CREATE TABLE "articles" (
    "id" uuid NOT NULL DEFAULT gen_random_uuid(),
    "title" text,
    "content" text,
    "tags" text
)

Our goal is to run full text search over a document comprising title content tags.

The simple way

The easiest way to integrate a form of search, would be to use some basic PostgreSQL pattern matching - Which Hasura exposes in it's searches.

query Search($searchValue: String! = "%some search string%") {
  articles(
    where: {
      _or: [
        { title: { _ilike: $searchValue } }
        { content: { _ilike: $searchValue } }
        { tags: { _ilike: $searchValue } }
      ]
    }
  ) {
    id
    title
    content
    tags
  }
}

Simple. No frills. But there are some cons:

  1. No fuzzy search
  2. No ranking of results.
  3. No way of weighting the results based on whether the match is in the title, content, or tags.
  4. No dictionary - if you search for "amazingly" it won't match "amazing" or "amazed".
  5. It's super verbose, clunky to write, and prone to human programmer error!

So this is fine for very simple, and restrictive search scenarios. But we can do better.

Fuzzy Search via PostgreSQL Function

This example is taken directly from the Hasura documentation:

Open up the Hasura console, navigate to to Data > SQL, then do the following:

CREATE EXTENSION pg_trgm;

We need this extension for creating the GIN index bellow

CREATE INDEX articles_gin_idx ON articles
USING GIN ((title || ' ' || content || ' ' || tags) gin_trgm_ops);

As a non PostgreSQL expert, this felt like some hand wavey voodoo... What on earth is a GIN index? What on earth is a gin_trgm_ops?

Lets start with the trgm part:

A trigram is a group of three consecutive characters taken from a string. We can measure the similarity of two strings by counting the number of trigrams they share. This simple idea turns out to be very effective for measuring the similarity of words in many natural languages.

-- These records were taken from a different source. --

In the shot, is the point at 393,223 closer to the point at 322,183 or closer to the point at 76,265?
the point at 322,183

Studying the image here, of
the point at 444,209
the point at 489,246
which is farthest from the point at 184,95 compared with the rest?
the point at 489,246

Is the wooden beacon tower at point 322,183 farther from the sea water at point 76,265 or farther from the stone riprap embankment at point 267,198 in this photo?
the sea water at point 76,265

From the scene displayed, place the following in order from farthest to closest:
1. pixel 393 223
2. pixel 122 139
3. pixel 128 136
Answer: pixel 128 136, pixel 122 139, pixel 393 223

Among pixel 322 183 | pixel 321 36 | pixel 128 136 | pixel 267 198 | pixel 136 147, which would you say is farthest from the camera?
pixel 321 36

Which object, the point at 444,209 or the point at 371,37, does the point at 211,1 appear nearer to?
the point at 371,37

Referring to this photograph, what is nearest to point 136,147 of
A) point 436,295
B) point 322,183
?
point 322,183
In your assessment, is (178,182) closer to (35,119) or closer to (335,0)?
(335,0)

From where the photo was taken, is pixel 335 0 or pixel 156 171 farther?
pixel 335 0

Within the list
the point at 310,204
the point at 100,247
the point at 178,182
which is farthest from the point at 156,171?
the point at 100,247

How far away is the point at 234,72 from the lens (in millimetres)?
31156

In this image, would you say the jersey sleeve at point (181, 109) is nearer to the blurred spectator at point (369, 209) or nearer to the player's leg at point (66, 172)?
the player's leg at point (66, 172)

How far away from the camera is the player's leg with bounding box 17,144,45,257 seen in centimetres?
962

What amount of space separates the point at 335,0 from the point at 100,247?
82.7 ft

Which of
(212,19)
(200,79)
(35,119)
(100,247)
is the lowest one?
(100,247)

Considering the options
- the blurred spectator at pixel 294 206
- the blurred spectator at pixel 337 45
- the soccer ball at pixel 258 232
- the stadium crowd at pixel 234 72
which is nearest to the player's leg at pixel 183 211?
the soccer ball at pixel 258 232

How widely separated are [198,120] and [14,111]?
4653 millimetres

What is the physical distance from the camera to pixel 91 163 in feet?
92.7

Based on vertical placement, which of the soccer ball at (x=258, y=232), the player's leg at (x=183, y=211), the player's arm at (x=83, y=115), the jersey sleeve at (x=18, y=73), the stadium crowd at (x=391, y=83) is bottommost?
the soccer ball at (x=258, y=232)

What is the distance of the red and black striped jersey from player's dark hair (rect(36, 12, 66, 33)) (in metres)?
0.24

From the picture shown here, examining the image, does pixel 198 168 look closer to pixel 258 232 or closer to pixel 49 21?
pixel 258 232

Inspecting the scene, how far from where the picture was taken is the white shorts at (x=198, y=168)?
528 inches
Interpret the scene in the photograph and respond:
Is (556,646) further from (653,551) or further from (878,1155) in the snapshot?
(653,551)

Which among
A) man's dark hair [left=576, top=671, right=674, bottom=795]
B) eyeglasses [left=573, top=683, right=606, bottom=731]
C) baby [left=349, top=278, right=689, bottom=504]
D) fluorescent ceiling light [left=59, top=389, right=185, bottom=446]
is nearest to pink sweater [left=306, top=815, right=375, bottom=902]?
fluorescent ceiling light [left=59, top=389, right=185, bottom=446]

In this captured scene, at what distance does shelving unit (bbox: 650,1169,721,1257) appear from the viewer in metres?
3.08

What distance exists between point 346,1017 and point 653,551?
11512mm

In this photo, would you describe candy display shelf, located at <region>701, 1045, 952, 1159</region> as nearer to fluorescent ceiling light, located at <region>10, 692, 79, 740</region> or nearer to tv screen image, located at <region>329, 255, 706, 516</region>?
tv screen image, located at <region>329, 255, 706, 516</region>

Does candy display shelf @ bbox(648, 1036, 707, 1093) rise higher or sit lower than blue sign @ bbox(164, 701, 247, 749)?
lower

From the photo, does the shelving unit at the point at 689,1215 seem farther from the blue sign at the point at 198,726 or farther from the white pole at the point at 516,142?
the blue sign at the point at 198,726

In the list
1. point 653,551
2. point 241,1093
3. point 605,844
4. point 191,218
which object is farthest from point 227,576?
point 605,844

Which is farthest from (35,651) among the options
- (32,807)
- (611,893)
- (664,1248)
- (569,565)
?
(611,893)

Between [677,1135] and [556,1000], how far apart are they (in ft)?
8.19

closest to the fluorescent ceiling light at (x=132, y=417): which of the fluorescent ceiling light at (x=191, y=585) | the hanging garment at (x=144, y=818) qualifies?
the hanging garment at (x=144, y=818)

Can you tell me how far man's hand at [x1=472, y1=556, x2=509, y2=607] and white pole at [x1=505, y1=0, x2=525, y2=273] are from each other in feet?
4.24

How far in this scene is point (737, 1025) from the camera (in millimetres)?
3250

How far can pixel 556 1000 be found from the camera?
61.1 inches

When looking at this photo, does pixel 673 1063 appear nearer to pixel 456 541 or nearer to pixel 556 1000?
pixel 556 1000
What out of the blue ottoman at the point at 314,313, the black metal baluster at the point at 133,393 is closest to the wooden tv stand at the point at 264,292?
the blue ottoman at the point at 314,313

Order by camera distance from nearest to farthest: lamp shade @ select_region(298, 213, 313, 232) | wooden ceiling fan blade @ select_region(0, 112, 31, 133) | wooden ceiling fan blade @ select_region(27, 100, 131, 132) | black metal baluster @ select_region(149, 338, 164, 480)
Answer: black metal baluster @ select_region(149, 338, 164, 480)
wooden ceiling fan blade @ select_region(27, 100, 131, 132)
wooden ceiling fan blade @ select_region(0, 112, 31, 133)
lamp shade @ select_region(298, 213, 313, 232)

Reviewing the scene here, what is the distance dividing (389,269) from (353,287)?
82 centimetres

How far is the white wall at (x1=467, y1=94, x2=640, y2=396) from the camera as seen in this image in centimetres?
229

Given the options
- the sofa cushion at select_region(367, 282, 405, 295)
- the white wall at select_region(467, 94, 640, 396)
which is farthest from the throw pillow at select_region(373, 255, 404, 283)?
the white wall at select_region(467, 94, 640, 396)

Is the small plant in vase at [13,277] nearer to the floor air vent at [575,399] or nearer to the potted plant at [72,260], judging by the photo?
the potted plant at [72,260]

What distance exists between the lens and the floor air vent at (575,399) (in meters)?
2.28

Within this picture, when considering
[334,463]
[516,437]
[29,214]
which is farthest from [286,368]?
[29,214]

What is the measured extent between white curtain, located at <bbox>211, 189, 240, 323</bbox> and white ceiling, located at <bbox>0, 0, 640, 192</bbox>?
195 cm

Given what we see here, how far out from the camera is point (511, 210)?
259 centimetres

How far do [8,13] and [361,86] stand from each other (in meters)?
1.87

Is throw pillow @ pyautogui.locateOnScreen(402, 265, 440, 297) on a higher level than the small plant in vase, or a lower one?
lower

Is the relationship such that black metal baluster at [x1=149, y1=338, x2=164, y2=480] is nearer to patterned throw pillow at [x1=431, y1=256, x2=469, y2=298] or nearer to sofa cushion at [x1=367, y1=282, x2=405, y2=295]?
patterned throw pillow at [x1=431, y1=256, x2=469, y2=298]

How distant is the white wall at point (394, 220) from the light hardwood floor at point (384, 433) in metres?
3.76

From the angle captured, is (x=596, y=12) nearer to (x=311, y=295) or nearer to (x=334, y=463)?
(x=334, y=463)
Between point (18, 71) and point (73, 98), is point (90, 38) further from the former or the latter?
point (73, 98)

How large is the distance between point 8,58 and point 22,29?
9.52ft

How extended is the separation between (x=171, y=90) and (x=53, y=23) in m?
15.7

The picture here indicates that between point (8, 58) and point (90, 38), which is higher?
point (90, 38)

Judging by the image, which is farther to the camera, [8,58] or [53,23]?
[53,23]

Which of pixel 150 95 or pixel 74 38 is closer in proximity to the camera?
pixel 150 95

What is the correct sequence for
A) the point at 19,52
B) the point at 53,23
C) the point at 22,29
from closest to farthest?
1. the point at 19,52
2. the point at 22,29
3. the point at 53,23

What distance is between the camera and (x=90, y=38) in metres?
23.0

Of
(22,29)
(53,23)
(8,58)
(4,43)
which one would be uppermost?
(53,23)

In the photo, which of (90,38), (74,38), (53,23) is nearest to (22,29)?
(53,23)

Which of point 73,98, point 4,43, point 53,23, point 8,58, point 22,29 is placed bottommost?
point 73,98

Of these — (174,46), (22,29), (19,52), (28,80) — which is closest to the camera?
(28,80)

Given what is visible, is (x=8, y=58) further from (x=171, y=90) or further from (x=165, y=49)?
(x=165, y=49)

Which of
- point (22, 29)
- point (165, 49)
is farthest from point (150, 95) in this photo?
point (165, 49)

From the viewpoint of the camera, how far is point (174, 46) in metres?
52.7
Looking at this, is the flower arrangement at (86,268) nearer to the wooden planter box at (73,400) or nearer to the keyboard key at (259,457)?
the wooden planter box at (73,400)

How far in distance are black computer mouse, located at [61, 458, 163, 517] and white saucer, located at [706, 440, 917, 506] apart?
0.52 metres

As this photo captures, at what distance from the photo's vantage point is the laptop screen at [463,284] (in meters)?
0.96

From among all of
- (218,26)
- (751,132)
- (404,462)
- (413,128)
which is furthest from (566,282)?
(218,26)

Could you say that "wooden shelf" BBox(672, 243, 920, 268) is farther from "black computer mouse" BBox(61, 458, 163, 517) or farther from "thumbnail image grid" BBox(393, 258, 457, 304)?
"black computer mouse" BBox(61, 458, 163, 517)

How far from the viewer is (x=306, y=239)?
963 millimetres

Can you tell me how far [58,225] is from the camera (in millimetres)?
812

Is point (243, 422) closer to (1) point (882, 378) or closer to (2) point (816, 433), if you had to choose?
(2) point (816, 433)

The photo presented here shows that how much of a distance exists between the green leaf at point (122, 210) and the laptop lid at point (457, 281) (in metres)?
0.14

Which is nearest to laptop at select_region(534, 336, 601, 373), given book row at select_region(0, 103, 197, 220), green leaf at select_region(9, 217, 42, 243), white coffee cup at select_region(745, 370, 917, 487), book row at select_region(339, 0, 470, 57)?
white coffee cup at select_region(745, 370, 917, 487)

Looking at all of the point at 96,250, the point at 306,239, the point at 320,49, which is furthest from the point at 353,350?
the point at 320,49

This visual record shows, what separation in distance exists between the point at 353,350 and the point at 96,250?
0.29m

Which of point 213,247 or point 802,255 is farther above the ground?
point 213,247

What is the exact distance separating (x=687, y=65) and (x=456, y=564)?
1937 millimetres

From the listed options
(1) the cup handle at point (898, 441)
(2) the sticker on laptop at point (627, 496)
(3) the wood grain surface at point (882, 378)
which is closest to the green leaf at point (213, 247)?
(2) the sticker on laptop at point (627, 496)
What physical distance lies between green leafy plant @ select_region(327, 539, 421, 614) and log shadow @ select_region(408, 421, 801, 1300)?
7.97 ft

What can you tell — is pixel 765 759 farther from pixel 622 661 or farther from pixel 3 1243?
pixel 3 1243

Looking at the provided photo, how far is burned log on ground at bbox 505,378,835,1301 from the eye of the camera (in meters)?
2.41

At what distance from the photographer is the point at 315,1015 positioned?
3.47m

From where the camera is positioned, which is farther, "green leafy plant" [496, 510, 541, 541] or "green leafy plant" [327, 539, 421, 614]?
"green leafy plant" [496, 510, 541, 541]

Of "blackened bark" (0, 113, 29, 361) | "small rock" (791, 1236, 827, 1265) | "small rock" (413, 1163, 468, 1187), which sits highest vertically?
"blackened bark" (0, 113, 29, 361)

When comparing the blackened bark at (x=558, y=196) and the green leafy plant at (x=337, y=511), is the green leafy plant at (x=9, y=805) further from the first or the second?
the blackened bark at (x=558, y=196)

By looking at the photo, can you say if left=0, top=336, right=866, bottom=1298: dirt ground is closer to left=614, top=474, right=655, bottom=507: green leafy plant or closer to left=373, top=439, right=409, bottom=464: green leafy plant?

PostgreSQL documentation - pg_trgm

So this function would break the word test into t te tes est st t

GIN is designed for handling cases where the items to be indexed are composite values, and the queries to be handled by the index need to search for element values that appear within the composite items.

PostgreSQL documentation - GIN intro

So in this case, we're creating a composite item from title,content andtags, turning it into a trigram and, for performance reasons, we want our PostgreSQL database to index this for faster retrieval.

Now create the actual function (make sure you check the box: "track this function")

CREATE FUNCTION search_articles(search text)
RETURNS SETOF articles AS $$
    SELECT *
    FROM articles
    WHERE
      search <% (title || ' ' || content || ' ' || tags)
    ORDER BY
      similarity(search, (title || ' ' || content || ' ' || tags)) DESC
    LIMIT 5;
$$ LANGUAGE sql STABLE;

The key thing here is the similarity(arg1, arg2) function. It's a function from the pg_trgm module that splits both arguments into trigrams, and compares them. This means our search is quite forgiving on typos and spelling mistakes!

Not bad, but we can do better.

Full Text Search using a Dictionary

The issue with fuzzy search, is that it doesn't perform well on derivative words. eg: "adventure" versus "adventuring" or "adventured". What if the person running the search doesn't actually know the exact words to look for? Fuzzy search is forgiving of typos, but not of inprecise search terms.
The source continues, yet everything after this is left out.